Records provided below:

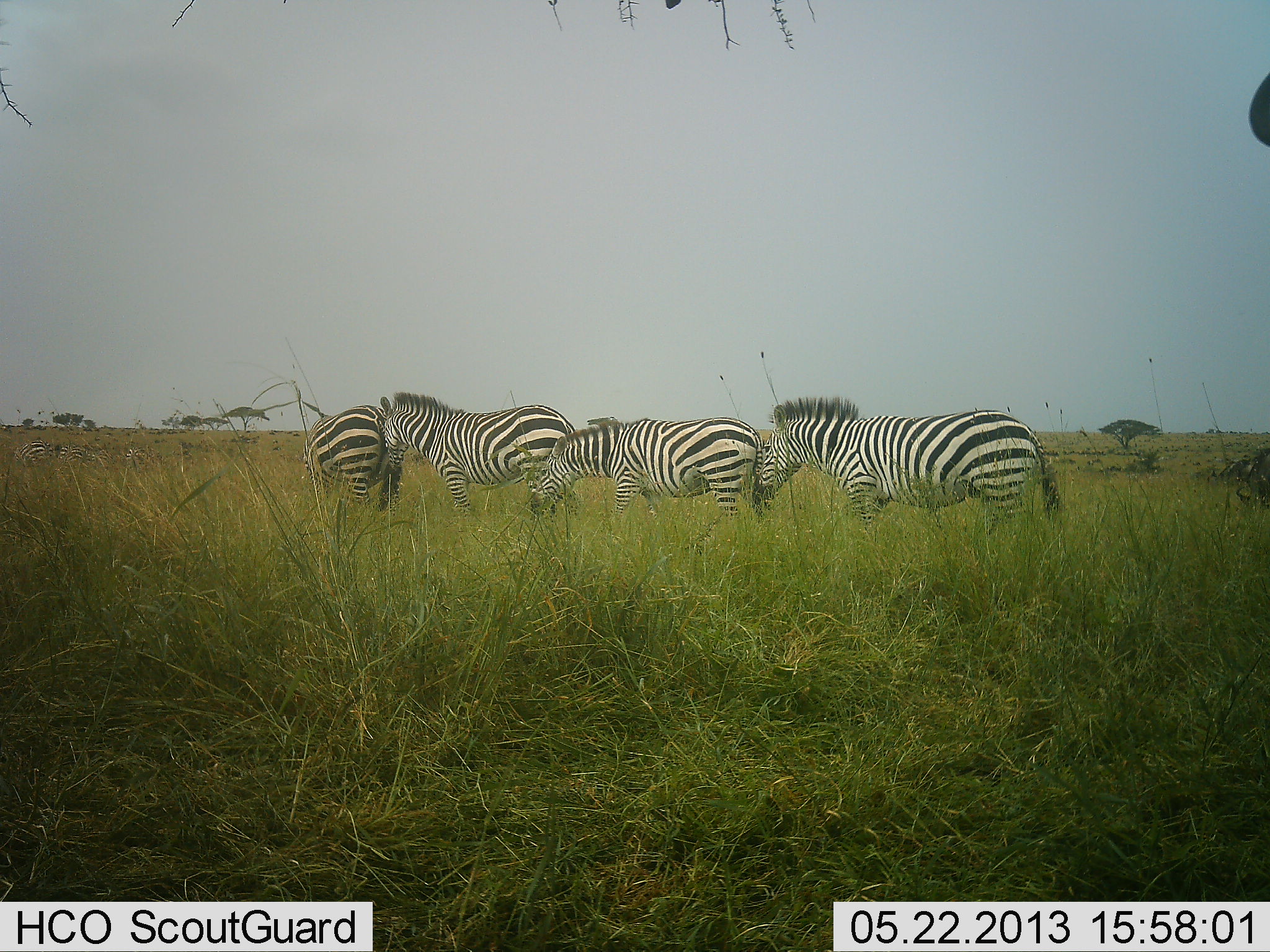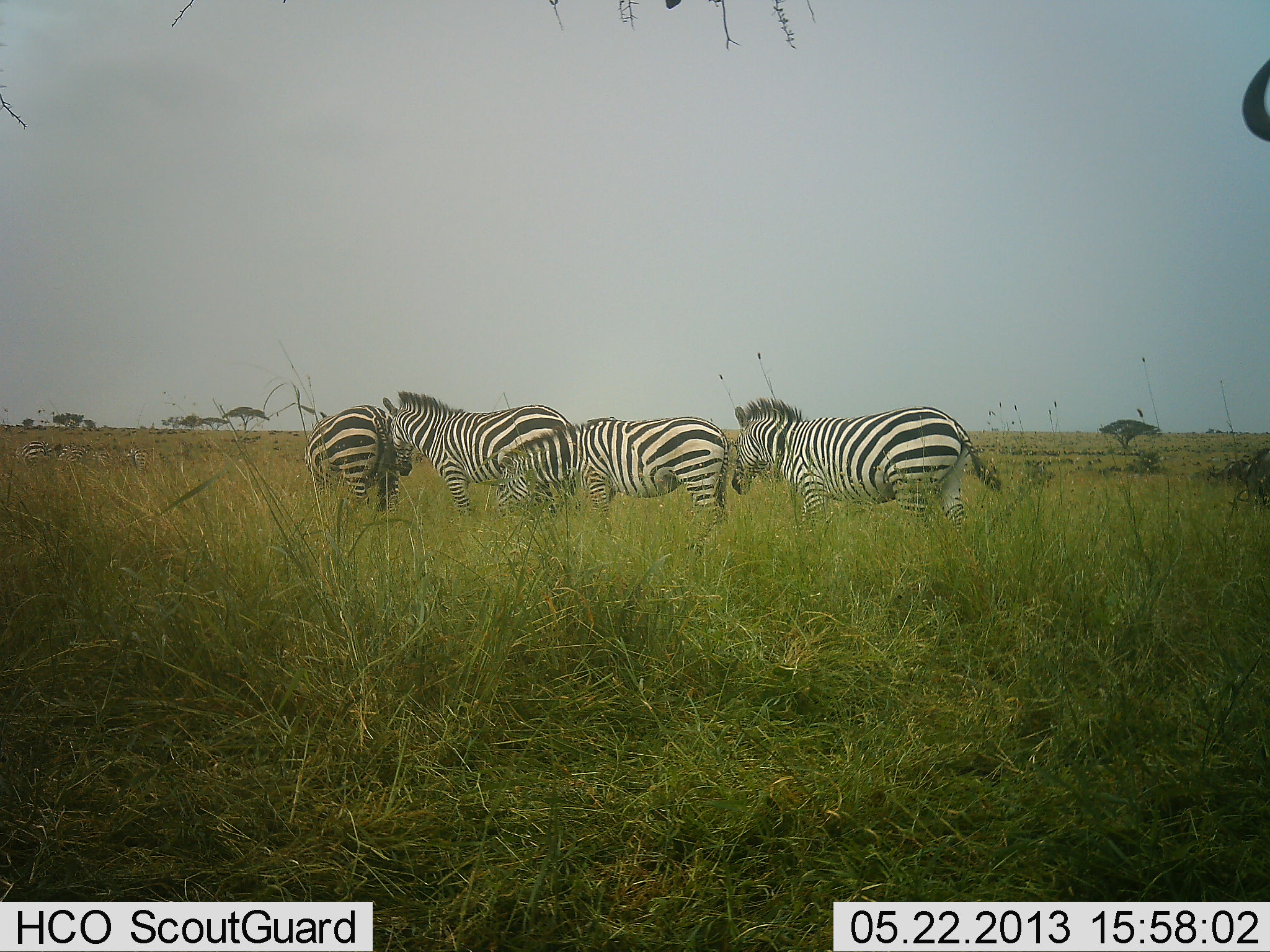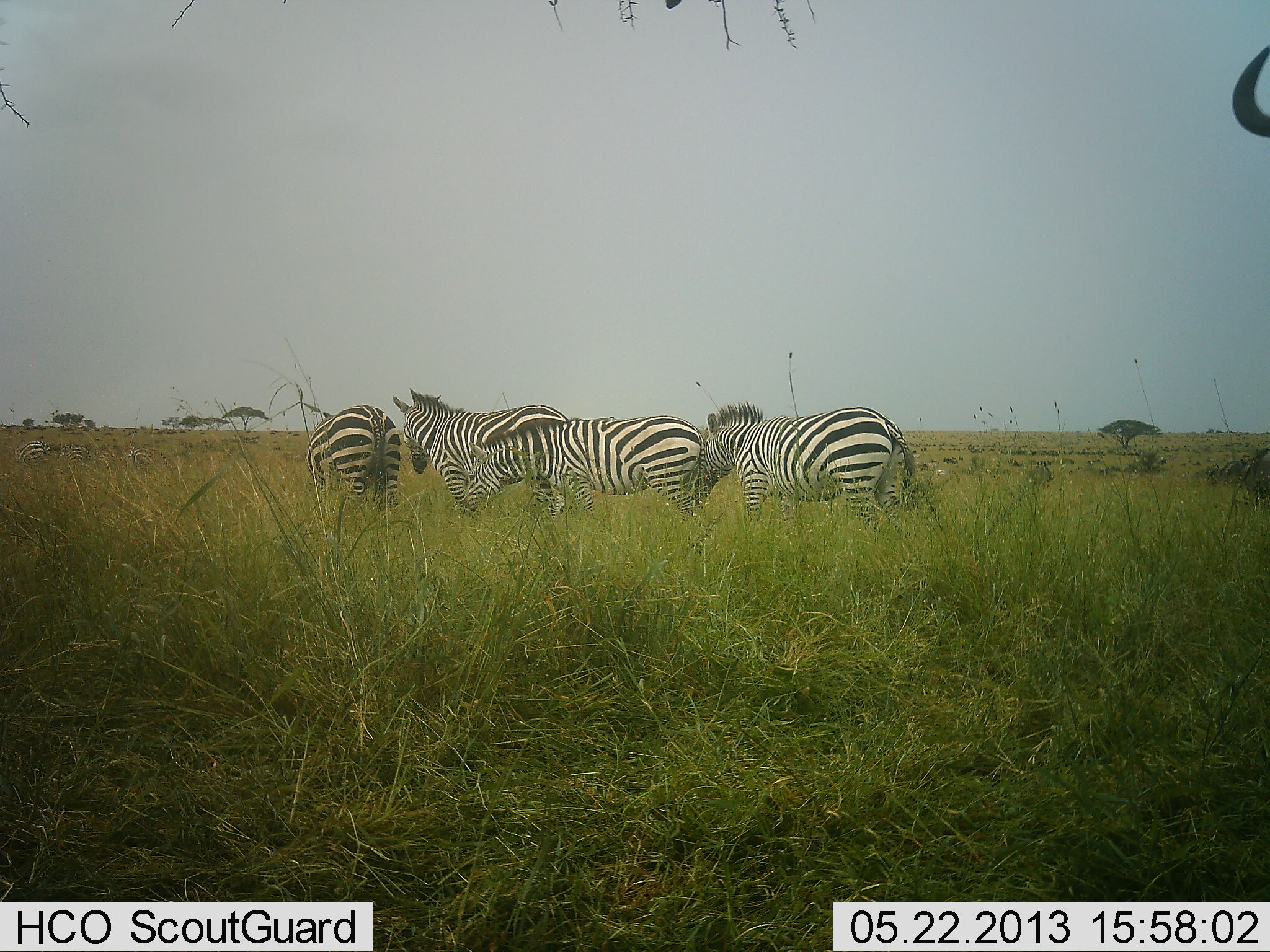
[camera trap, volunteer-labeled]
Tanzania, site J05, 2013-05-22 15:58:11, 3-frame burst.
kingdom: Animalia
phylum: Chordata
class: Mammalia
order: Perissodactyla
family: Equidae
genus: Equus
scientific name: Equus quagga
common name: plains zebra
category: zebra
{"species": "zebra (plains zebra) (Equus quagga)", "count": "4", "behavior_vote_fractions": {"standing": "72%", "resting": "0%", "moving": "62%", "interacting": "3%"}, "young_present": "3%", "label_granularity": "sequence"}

End of Records provided.
Records provided below:

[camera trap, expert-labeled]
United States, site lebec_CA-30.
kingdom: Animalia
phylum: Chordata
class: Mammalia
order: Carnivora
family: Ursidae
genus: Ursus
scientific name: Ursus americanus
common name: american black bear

End of Records provided.

**Problem description:** Search the listing for the word "camera", and copy every line in which it is found.

**Result below:**
[camera trap, volunteer-labeled]
[camera trap, expert-labeled]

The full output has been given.